SE31330 - Employees using their own vehicles for work: rules for deductions from 2002/03 onwards – mileage allowance relief – outline

Section 197AF and 197AG and Schedule 12AA ICTA 1988 as introduced by Section 57 and Schedule 12 FA 2001

The guidance at SE31205 provides an overview of the rules that apply from 6 April 2002 for

  • payments that employers make to employees who carry out business travel in their own cars, vans, motor cycles or cycles, and
  • deductions to which employees are entitled for carrying out business travel in their own cars, vans, motor cycles or cycles.

The guidance on this page deals with the second of these.

From 6 April 2002 there is a compulsory system based on statutory mileage rates that must be used for working out the amount of any deductions that employees are entitled to for carrying out business travel in their own cars, vans, motor cycles or cycles. This new statutory deduction is called mileage allowance relief (MAR).

MAR replaces both

  • the old statutory method for calculating relief (see SE31335 for details of the changes), and
  • the optional system of using the Inland Revenue’s authorised mileage rates for cars, motor cycles and cycles.

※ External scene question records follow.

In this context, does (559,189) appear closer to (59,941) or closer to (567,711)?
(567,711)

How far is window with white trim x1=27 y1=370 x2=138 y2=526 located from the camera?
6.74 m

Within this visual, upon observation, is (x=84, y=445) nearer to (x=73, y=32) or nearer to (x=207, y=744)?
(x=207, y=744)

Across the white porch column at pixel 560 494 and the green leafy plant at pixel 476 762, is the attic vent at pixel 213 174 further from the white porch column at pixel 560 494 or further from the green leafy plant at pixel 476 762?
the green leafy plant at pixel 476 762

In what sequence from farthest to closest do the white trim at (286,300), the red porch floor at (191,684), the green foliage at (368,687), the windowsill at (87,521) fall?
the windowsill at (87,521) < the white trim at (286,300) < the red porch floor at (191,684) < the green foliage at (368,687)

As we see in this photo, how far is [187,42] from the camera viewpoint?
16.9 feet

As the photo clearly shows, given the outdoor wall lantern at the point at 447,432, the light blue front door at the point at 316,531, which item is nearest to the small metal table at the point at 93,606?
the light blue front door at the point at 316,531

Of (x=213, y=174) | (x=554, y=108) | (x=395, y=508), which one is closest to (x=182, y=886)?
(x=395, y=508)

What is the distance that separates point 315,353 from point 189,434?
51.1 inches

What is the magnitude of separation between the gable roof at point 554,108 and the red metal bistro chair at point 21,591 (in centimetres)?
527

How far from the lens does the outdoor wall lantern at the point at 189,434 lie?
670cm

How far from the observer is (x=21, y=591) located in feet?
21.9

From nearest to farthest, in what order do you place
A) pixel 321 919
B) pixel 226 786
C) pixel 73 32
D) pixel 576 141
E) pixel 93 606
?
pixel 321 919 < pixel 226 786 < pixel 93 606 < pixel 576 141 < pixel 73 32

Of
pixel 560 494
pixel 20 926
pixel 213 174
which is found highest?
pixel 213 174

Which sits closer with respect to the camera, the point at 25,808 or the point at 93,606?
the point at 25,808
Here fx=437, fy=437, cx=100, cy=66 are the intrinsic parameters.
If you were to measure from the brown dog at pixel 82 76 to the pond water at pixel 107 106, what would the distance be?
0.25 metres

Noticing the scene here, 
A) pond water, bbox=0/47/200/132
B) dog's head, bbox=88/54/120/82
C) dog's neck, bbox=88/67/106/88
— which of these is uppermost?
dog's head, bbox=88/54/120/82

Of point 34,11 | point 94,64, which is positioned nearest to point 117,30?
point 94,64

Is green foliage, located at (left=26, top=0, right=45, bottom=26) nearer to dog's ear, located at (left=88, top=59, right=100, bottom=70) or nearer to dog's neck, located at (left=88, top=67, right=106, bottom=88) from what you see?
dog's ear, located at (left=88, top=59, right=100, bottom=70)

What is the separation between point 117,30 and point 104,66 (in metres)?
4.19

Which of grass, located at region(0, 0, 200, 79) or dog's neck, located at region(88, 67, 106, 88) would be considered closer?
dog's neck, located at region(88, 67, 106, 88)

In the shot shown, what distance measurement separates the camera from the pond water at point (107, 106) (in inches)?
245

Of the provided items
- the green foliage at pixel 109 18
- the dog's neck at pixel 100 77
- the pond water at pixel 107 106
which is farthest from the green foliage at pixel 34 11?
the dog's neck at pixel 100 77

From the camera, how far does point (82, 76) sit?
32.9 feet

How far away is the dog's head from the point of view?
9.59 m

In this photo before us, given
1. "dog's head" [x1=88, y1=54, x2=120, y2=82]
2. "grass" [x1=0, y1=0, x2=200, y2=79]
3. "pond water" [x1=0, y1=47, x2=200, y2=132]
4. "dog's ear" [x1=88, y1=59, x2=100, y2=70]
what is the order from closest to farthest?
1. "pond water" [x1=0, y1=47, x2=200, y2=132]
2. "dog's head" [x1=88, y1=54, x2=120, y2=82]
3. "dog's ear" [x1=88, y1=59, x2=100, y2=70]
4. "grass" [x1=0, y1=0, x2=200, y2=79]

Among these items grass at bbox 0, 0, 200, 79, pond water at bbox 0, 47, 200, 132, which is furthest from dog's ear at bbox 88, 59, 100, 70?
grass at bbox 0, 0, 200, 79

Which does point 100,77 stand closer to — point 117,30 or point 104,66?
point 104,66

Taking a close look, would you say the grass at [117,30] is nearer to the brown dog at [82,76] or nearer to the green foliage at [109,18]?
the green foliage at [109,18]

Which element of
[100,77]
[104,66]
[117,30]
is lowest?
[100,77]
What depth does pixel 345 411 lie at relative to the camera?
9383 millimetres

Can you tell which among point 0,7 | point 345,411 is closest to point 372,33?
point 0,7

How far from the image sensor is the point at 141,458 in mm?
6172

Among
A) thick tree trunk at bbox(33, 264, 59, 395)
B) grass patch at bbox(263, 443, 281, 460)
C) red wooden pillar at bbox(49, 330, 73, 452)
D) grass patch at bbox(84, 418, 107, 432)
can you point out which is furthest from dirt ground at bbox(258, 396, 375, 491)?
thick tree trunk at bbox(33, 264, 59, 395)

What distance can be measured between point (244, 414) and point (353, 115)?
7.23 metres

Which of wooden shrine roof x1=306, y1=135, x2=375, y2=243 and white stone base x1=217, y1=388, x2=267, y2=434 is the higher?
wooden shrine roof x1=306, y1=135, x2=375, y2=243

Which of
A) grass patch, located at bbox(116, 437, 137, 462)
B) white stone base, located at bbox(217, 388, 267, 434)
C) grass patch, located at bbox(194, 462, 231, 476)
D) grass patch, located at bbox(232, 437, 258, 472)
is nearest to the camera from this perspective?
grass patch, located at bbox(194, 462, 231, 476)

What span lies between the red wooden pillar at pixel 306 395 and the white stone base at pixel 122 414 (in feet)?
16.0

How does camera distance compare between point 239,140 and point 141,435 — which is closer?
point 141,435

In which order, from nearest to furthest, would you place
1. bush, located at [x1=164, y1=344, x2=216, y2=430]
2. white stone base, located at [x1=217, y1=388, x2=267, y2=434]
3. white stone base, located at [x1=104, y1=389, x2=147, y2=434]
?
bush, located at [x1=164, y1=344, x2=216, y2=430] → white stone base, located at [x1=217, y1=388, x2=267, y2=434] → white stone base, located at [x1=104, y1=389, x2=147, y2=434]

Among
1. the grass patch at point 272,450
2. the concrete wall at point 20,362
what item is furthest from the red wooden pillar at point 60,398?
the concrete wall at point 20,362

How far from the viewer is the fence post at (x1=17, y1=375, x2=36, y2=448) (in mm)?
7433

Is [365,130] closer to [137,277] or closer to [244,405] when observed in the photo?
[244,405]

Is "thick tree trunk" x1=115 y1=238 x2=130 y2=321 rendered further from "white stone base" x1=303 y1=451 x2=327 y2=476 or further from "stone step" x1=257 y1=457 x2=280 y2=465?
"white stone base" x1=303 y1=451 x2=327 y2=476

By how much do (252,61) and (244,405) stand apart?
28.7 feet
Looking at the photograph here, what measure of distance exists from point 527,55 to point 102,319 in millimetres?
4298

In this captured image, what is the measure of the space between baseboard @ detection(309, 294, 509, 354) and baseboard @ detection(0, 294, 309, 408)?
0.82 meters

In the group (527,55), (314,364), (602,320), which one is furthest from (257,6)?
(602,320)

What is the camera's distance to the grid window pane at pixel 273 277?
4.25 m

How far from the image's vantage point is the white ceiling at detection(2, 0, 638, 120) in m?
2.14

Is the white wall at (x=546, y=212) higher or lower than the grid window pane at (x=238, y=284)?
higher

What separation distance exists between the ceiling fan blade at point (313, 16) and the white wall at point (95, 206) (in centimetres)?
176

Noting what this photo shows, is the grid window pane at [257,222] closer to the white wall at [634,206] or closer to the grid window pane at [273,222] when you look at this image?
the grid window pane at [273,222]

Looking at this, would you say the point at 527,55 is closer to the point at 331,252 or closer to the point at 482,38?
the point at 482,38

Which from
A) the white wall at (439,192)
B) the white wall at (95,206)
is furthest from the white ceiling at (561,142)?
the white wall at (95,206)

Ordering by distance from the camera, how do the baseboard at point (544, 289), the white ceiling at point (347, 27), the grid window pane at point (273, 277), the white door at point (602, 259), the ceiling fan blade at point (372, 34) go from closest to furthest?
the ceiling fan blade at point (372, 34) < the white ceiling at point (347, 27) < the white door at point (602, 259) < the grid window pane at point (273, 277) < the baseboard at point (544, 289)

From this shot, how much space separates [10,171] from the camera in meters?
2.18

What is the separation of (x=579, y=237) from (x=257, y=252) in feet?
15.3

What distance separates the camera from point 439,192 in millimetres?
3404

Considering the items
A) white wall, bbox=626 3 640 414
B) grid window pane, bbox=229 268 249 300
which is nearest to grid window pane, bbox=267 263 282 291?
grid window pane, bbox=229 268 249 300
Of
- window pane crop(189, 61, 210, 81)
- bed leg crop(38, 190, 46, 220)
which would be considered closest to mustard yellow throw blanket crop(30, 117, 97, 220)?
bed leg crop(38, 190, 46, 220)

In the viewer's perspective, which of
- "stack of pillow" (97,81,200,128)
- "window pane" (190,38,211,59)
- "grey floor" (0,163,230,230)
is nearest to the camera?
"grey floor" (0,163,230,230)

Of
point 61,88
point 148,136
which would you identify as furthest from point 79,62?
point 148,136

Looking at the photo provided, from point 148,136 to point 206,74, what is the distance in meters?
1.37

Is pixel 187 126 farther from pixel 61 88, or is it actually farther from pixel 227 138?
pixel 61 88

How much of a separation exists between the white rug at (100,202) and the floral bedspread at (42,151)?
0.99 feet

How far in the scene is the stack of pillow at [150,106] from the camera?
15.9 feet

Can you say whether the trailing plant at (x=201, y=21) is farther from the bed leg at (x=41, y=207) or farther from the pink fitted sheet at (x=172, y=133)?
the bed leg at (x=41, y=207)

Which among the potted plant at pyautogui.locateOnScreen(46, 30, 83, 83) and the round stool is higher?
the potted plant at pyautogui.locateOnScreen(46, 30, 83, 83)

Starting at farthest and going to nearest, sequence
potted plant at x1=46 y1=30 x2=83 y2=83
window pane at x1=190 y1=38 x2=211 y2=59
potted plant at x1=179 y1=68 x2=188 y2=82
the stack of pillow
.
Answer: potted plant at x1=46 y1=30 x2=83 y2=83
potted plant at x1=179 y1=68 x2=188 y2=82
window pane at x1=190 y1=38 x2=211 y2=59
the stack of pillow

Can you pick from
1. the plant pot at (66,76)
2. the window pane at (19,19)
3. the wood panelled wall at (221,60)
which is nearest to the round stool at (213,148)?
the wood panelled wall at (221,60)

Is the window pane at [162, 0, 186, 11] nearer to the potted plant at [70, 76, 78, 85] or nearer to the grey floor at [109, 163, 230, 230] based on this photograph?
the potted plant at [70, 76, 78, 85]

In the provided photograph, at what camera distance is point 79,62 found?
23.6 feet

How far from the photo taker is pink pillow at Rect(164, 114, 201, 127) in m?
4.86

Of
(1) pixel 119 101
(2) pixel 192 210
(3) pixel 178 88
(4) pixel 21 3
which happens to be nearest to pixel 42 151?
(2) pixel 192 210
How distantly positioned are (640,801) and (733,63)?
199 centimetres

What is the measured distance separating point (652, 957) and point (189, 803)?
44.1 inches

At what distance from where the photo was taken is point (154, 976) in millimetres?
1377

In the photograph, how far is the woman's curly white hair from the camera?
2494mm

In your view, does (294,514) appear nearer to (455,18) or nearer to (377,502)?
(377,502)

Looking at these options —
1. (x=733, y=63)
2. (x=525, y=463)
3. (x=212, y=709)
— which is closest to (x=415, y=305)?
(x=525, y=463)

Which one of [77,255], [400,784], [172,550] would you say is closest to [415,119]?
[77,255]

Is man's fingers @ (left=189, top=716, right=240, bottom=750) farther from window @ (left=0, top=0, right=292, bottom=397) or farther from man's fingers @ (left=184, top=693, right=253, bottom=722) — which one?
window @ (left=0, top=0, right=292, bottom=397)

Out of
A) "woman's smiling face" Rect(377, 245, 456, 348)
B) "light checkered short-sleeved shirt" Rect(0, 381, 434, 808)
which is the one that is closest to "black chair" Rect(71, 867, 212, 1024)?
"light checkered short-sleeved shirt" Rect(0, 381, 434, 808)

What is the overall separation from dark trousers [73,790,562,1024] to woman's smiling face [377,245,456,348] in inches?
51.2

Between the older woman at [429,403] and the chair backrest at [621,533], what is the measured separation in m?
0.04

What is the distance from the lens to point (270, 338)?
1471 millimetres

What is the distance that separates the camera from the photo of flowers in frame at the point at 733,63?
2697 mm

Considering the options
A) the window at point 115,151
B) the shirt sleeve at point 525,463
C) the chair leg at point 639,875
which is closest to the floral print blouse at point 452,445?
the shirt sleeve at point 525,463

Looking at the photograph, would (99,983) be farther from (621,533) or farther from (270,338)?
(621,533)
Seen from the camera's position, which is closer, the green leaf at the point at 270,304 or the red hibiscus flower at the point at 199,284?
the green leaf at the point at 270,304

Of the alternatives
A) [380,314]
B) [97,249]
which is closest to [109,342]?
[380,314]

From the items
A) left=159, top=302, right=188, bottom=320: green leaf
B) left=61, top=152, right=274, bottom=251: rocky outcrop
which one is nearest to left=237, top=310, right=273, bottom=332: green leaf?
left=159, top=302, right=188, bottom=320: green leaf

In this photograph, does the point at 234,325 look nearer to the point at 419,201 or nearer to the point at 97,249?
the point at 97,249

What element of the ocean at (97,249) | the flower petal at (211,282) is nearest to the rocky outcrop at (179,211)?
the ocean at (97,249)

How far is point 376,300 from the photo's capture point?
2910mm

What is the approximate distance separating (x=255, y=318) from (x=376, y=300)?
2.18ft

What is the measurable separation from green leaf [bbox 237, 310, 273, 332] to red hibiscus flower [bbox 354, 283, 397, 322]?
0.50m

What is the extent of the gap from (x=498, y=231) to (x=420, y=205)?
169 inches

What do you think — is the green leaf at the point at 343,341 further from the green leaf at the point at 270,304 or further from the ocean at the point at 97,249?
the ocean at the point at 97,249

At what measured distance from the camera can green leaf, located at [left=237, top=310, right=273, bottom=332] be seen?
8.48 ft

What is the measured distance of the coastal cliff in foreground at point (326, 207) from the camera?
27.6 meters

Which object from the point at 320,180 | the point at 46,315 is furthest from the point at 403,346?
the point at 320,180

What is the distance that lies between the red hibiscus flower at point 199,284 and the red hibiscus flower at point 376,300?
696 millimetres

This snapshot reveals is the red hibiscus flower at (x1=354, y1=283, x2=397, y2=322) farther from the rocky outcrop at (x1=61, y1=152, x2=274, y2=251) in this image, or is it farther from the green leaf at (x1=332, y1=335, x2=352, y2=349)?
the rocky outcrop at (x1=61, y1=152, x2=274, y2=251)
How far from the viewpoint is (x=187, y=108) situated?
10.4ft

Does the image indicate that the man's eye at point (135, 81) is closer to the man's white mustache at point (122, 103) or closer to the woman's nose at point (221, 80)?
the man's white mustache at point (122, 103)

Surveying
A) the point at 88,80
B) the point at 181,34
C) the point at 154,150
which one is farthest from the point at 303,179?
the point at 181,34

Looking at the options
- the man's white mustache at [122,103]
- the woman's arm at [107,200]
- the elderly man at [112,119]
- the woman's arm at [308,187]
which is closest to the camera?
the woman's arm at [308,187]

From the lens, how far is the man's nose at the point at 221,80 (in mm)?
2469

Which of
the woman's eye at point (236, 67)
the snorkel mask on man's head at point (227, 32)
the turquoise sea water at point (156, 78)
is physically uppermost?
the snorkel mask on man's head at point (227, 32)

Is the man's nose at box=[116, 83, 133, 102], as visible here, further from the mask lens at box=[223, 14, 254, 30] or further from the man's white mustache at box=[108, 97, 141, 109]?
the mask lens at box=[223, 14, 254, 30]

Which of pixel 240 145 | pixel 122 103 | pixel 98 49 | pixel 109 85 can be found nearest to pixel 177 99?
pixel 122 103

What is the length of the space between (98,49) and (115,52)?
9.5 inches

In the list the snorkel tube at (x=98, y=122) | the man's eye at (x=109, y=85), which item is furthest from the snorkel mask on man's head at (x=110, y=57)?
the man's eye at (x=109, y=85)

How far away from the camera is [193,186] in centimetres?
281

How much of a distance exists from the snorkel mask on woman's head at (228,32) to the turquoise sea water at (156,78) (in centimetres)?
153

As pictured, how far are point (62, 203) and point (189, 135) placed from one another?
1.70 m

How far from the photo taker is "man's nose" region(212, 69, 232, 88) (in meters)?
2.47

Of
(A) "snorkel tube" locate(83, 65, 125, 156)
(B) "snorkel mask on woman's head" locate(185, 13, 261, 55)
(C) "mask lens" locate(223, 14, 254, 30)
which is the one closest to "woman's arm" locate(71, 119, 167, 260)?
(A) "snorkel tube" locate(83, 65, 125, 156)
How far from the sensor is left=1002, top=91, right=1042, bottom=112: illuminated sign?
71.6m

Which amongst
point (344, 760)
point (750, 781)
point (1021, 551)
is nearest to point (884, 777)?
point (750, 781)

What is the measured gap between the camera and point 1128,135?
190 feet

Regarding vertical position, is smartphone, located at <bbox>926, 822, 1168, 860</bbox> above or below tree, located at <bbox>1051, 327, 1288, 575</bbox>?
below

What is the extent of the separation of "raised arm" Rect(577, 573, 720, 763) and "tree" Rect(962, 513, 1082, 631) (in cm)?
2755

If an employee uses his or her own vehicle for business travel, there are two circumstances in which mileage allowance relief (MAR) is due:

  • The employee gets no mileage expenses payments for business travel in that vehicle, or
  • The total amount of all the mileage expenses payments for the tax year for business travel in that vehicle is less than the “approved amount for mileage allowance payments applicable to that kind of vehicle” (the AMAPs amount, see SE31215).

In both cases the same statutory mileage rates used to calculate the AMAPs amount (see SE31250 onwards) are used to calculate the amount of any MAR that is due. The statutory mileage rates are shown at SE31240.

For a more detailed explanation of how to calculate the amount of MAR see SE31340.